It is estimated that employees spend 42% of their time engaging in or attempting to resolve conflict and 20% of Managers’ time is consumed with conflict-related issues.
Masters and Albright (2002), in The Complete Guide to Conflict Resolution in the Workplace, point out that people thrive on conflict in most areas of their lives–football games, political debates, legal disputes–yet steer clear from workplace conflicts. But conflict is actually a healthy way to challenge the existing order and essential to change in a workplace.
The real problem is not conflict per se but managing conflict.
Dana (2001), in Conflict Resolution: Mediation Tools for Everyday Work Life, argues that workplaces are changing. As interpersonal rules become looser and deadlines become tighter, conflict resolution is gaining importance as a strategic management issue.

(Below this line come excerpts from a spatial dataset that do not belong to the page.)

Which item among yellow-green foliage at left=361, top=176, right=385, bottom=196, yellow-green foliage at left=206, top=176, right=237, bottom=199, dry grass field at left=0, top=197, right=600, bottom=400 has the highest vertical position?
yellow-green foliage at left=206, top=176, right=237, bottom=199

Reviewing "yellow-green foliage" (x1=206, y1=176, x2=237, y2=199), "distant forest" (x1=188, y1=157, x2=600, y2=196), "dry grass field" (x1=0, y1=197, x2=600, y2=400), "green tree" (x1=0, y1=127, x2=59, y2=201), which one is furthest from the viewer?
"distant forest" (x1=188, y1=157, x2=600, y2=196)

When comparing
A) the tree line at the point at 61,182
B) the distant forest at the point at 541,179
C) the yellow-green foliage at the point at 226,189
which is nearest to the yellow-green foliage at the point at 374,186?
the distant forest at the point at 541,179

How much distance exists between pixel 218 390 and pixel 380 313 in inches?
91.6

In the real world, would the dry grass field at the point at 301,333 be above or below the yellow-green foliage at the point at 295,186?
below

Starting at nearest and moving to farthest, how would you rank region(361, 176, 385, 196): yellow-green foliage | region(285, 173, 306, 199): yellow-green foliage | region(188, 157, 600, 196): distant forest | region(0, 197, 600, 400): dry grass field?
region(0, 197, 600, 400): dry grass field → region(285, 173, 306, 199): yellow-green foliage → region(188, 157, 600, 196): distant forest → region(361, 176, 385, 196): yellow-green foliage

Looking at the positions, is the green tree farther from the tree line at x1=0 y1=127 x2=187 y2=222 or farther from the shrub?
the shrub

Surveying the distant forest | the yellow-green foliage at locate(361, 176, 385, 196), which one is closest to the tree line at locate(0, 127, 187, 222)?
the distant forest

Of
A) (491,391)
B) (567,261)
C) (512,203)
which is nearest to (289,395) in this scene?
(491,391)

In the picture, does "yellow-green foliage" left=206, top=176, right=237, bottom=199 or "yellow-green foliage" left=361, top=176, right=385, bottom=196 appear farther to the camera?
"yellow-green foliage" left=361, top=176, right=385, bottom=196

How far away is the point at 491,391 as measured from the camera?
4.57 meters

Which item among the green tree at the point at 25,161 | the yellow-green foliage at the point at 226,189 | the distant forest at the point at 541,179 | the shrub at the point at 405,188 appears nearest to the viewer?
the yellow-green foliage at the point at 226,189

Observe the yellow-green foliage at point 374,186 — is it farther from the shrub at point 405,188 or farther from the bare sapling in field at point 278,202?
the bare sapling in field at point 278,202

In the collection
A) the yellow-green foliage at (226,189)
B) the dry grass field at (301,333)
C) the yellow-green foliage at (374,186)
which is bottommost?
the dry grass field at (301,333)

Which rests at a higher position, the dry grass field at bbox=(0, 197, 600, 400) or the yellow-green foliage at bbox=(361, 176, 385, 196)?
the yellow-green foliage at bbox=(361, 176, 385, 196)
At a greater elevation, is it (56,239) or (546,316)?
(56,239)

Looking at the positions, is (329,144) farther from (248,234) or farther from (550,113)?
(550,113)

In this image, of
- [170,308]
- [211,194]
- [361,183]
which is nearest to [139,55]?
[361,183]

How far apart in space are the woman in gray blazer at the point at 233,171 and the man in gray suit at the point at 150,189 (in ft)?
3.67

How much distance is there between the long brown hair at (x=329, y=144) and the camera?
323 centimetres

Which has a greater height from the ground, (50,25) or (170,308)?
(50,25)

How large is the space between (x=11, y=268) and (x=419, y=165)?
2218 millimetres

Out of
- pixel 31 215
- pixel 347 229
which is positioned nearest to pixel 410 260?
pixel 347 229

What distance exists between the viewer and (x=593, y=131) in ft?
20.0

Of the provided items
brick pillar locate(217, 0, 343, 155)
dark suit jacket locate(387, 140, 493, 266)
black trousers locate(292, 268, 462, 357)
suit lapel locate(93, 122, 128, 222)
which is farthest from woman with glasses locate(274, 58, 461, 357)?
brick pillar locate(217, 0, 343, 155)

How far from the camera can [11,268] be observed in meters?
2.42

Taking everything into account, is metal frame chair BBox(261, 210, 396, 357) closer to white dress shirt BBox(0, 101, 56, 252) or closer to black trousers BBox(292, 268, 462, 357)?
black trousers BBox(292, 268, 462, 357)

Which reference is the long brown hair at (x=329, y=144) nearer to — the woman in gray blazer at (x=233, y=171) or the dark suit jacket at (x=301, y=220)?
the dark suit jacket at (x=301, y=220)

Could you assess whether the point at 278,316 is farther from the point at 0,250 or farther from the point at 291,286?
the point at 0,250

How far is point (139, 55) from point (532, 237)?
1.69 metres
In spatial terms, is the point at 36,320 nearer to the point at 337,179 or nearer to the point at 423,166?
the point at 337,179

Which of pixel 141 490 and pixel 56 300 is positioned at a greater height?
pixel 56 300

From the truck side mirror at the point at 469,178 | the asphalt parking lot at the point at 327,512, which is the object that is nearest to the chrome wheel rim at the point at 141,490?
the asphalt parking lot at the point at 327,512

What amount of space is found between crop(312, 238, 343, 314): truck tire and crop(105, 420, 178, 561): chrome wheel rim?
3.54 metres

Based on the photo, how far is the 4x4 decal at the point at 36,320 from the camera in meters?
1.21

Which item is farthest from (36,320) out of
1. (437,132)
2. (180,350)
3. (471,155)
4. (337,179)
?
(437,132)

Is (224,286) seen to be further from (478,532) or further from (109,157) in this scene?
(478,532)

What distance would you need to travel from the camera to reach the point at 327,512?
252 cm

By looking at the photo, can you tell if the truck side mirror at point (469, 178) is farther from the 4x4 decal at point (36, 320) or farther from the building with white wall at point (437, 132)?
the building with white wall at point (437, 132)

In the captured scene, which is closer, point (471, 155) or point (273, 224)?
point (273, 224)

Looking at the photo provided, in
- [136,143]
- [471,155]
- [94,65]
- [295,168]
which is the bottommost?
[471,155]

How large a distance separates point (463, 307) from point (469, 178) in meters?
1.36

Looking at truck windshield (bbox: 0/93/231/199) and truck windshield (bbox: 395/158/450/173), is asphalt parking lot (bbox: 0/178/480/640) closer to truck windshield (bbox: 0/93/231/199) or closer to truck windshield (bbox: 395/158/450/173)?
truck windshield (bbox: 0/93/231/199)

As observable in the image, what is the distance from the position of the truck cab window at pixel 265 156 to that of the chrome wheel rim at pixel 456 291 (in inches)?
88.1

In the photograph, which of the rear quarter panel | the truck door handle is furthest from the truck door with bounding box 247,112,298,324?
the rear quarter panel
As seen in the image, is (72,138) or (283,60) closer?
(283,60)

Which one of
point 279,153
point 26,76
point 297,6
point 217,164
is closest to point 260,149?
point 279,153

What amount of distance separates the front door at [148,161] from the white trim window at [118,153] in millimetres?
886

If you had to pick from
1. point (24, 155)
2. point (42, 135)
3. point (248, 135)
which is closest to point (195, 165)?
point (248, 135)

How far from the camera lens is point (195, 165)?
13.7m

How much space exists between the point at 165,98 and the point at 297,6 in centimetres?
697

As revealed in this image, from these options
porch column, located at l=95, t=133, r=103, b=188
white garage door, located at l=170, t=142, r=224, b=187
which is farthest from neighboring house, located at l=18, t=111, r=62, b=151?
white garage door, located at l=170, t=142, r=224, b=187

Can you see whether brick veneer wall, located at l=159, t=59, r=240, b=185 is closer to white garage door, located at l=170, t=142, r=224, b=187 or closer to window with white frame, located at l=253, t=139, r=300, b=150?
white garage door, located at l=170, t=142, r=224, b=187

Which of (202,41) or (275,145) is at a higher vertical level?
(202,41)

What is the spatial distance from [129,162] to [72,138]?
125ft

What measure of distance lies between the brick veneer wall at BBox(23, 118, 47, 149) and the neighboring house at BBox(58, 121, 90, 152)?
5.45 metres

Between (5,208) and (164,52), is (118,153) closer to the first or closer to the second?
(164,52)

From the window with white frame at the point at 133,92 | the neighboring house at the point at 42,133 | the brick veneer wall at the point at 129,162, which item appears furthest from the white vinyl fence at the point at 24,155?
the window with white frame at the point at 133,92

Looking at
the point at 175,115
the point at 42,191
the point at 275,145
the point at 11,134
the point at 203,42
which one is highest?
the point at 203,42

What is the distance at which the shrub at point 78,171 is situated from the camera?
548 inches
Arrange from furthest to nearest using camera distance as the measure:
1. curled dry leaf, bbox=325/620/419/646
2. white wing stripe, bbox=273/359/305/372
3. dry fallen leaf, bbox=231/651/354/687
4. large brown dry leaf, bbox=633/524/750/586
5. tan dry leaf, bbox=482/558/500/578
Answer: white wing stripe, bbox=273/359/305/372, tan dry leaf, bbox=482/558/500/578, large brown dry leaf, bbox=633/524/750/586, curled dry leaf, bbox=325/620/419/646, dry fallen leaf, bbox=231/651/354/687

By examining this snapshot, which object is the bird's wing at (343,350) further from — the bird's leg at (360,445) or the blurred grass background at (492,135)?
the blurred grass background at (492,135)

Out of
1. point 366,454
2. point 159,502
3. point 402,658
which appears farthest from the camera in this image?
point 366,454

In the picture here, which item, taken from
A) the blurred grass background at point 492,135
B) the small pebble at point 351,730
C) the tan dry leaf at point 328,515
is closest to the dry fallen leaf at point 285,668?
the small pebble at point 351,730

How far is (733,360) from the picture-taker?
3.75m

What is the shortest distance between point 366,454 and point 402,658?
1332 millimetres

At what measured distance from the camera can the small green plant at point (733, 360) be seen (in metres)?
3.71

Organisations that recognise the necessity of strategically managing internal conflict will be one step ahead in increasingly competitive business environments.
Cloke and Goldsmith (2011), in Resolving Conflicts at Work: Ten Strategies for Everyone on the Job, reveal how the inevitable disputes and divisions in the workplace are actually opportunities for greater creativity, productivity, enhanced morale, and personal growth.
Clearly, confronting and managing organisational conflicts presents a major challenge to organisations that wish to compete successfully in today’s global economy.
In order to reduce the competition and conflict over the allocation of time and money, some form of decision-making process capable of finding solutions that can meet the interests of Shareholders (Commercial Responsibility), Operations and CI (Consumer Value) and Workers (a safe, secure and satisfying Culture), is required.
Interest-Based Problem-Solving meets that need.
But what is Interest-Based Problem Solving?
Interest-Based Problem-Solving is an outcome of the Harvard Negotiation Project, a group that deals with all levels of negotiation and conflict resolution, and was captured by Fisher, Ury and Patton (1981) in their book Getting to Yes: Negotiating Agreement Without Giving In.
Getting to Yes offers a proven, step-by-step strategy for coming to mutually acceptable agreements in every sort of conflict. The four key principles of Interest-Based Problem-Solving are:
- Separate the people from the problem.
- Focus on interests, not positions.
- Generate a variety of possibilities before deciding what to do.
- Insist that the result be based on some objective standard.
Using these problem solving principles, the conflict in the decision-making process is not only reduced but is harnessed to deliver greater creativity, productivity, enhanced morale, and personal growth.